====== Extract ======

Available in bookshops nationwide.
I grew up in the Hutt Valley with children whose surnames, and often Christian names were so obviously European and therefore foreign, with facial features ever so slightly different from my bog-standard British-derived features, many also musical and artistic. And yet in many ways they were the same as the rest of us Lower Hutt school children.
In later years, I discovered that one or both of the parents of these children came to the Valley after the war, either as children themselves or young adults – Polish, Jewish, Dutch, Yugoslav. I never knew as a child the stories of these families, and really why would I? I never questioned the back story but there was always a curiosity about my fellow classmates. These children would now be around the same age as the author of this novel – early 60s/mid-late 50s – and a good number of them would probably fall into the category of Second Generation Survivors – children born to people who survived the horrors of the Holocaust. It is hard to imagine your entire family wiped out because someone didn’t like what they were, hard to imagine having no grandparents, uncles, aunts because they simply are no more, hard to imagine what it must be like to hear your parent waking in the night from a terrible nightmare. Thank goodness for writers like Kirsten Warner, who through storytelling, can give us some sort of idea.
This novel is not strictly about the Holocaust or about what happened to those taken away to the camps. It is a frame of reference around which this story has been created, and unsurprisingly the make up, the personality, the essence of the central character, Christel, whose Jewish father was a refugee and survivor of the camps. Much like the author’s father, making the author herself a Second Generation. It has been shown that the children of survivors of extreme trauma have that trauma stamped in their own DNA, passed on by their parent(s), making them behave in ways that to someone without such DNA changes may well find difficult to understand, to empathise with, even live with. Aside from survivor’s guilt, Christel also grows up in fear – that one day in Auckland suburbia, the door will be bashed down and the whole family carted away to who knows where; that there are bad people all around her; that there may come a time when there is not enough food. It is against this background that Christel has grown up.

====== Material supplied ======

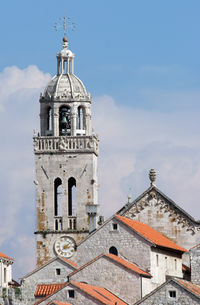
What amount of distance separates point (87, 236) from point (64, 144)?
18.7 metres

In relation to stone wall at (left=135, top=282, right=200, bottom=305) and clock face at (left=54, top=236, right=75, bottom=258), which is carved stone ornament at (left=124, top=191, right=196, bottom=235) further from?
stone wall at (left=135, top=282, right=200, bottom=305)

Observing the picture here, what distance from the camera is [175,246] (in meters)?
103

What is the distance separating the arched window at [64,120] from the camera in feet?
390

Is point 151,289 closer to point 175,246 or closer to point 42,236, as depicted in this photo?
point 175,246

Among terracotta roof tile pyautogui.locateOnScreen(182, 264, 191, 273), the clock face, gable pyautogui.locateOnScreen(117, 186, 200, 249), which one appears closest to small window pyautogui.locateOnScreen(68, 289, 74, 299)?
terracotta roof tile pyautogui.locateOnScreen(182, 264, 191, 273)

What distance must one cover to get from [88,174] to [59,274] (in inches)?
560

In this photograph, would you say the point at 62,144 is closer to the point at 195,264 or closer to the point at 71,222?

======

### Exercise set
a – Reproduce the review from "Available in bookshops" to "Hutt school children." word for word.
b – Sum up the review in two sentences.

### Exercise responses
a –
Available in bookshops nationwide.
I grew up in the Hutt Valley with children whose surnames, and often Christian names were so obviously European and therefore foreign, with facial features ever so slightly different from my bog-standard British-derived features, many also musical and artistic. And yet in many ways they were the same as the rest of us Lower Hutt school children.

b – The reviewer recalls growing up in the Hutt Valley with classmates whose parents came there from Europe after the war, many of whom would now be Second Generation Survivors of the Holocaust, and credits writers like Kirsten Warner with giving some idea of that experience. The novel uses the Holocaust as a frame of reference for its central character, Christel, whose Jewish father was a refugee and camp survivor, and who grows up in Auckland suburbia with survivor's guilt and constant fear.